Читаем Maskerade полностью

'How far? You don't mean...' Bucket hesitated, savouring the idea, 'you don't mean that it's just possible that you put music in and you get money out?'

André hummed a few bars. 'This could very well be the case, Mr Bucket.'

Bucket beamed. He put one arm around André and the other around Walter. 'Good!!!!!' he said. 'This calls for a very lar... for a medium‑sized mm drink .....

One by one, or in groups, the singers and dancers left the stage. And the witches and Agnes were left alone.

'Is that it?' said Agnes.

'Not quite yet,' said Granny.

Someone staggered on to the stage. A kindly hand had bandaged Enrico Basilica's head, and presumably another kindly hand had given him the plate of spaghetti he was holding. Mild concussion still seemed to have him in its grip. He blinked at the witches and then spoke like a man who'd lost his hold on immediate events and so was clinging hard to more ancient considerations.

'Summon give me some 'ghetti,' he said.

'That's nice,' said Nanny.

'Hah! 'Ghetti is fine for them as likes it... but not me! Hah! Yes!' He turned and peered muzzily at the darkness of the audience.

'You know what I'm goin' to do? You know what I'm goin' to do now? I'm sayin' goodbye to Enrico Basilica! Oh yes! He's chewed his last tentacle! I'm goin' to go right out now and have eight pints of Turbot's Really Odd. Yes! And probably a sausage in a bun! And then I'm goin' down to the music hall to hear Nellie Stamp sing "A Winkles No Use if You Don't Have a Pin"–and if I sing again here it's goin' to be under the proud old name of Henry Slugg, do you hear‑?'

There was a shriek from somewhere in the audience. 'Henry Slugg?'

'Er... yes?'

'I thought it was you! You've grown a beard and stuffed a haystack down your trousers but, I thought, under that little mask, that's my Henry, that was!'

Henry Slugg shaded his eyes from the footlights' glare.

'...Angeline?'

'Oh, no!' said Agnes, wearily. 'This sort of thing does not happen.'

'Happens in the theatre all the time,' said Nanny Ogg.

'It certainly does,' said Granny. 'It's only a mercy he doesn't have a long‑lost twin brother.'

There was the sound of much scuffling in the audience. Someone was climbing along a row, dragging someone else.

'Mother!' came a voice from the gloom. 'What do you think you are doing?'

'You just come with me, young Henry!'

'Mother, we can't go up on the stage... !'

Henry Slugg frisbeed the plate into the wings, clambered down from the stage and heaved himself over the edge of the orchestra pit, assisted by a couple of violinists.

They met at the first row of seats.
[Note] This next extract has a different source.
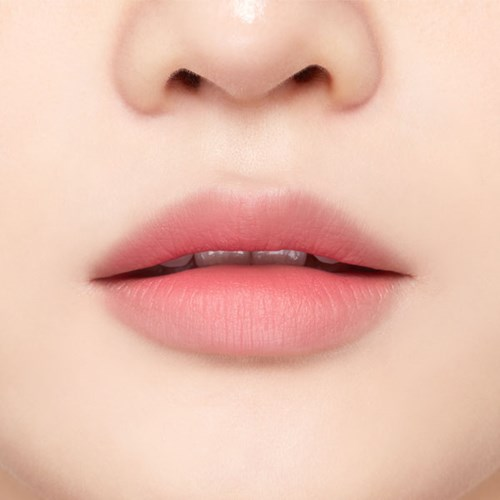 [에뛰드] 하트 블라썸 베러 립스-톡 벨벳 #더스티 피치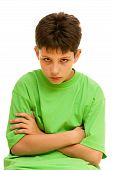 foto of stubborn  - A portrait of a stubborn boy - JPG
Agnes could just hear their voices.

'I meant to come back. You know that!'

'I wanted to wait but, what with one thing and another... especially one thing. Come here, young Henry...'

'Mother, what is happening?'

'Son... you know I always said your father was Mr Lawsy the eel juggler?'

'Yes, of–'

'Please, both of you, come back to my dressingroom! I can see we've got such a lot to talk about.'

'Oh, yes. A lot...'

Agnes watched them go. The audience, who could spot opera even if it wasn't being sung, applauded.

'All right,' she said. 'And now is it the end?'

'Nearly,' said Granny.

'Did you do something to everyone's heads?'

'No, but I felt like smacking a few,' said Nanny.

'But no one said "thank you" or anything!'

'Often the case,' said Granny.

'Too busy thinking about the next performance,' said Nanny. 'The show must go on,' she added.

'That's... that's madness!'

'It's opera. I noticed that even Mr Bucket's caught it, too,' said Nanny. 'And that young André has been rescued from being a policeman, if I'm any judge.'

'But what about me?'

'Oh, them as makes the endings don't get them,' said Granny. She brushed an invisible speck of dust off her shoulder.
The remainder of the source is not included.